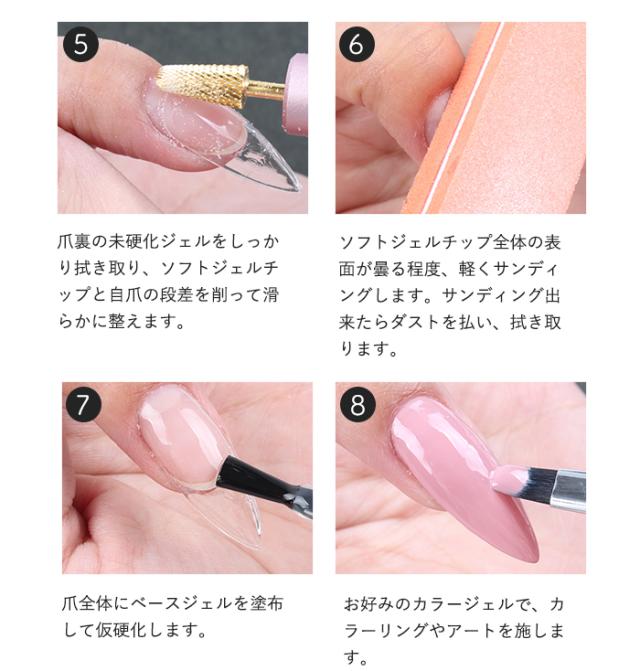 5

爪裏の未硬化ジェルをしっかり拭き取り、ソフトジェルチップと自爪の段差を削って滑らかに整えます。

6

ソフトジェルチップ全体の表面が曇る程度、軽くサンディングします。サンディング出来たらダストを払い、拭き取ります。

7

爪全体にベースジェルを塗布して仮硬化します。

8

お好みのカラージェルで、カラーリングやアートを施します。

--------

● **What to produce**:
Reproduce the data above without a single change, please, but without its pictures.

● **Finished exercise**:
 5

爪裏の未硬化ジェルをしっかり拭き取り、ソフトジェルチップと自爪の段差を削って滑らかに整えます。

6

ソフトジェルチップ全体の表面が曇る程度、軽くサンディングします。サンディング出来たらダストを払い、拭き取ります。

7

爪全体にベースジェルを塗布して仮硬化します。

8

お好みのカラージェルで、カラーリングやアートを施します。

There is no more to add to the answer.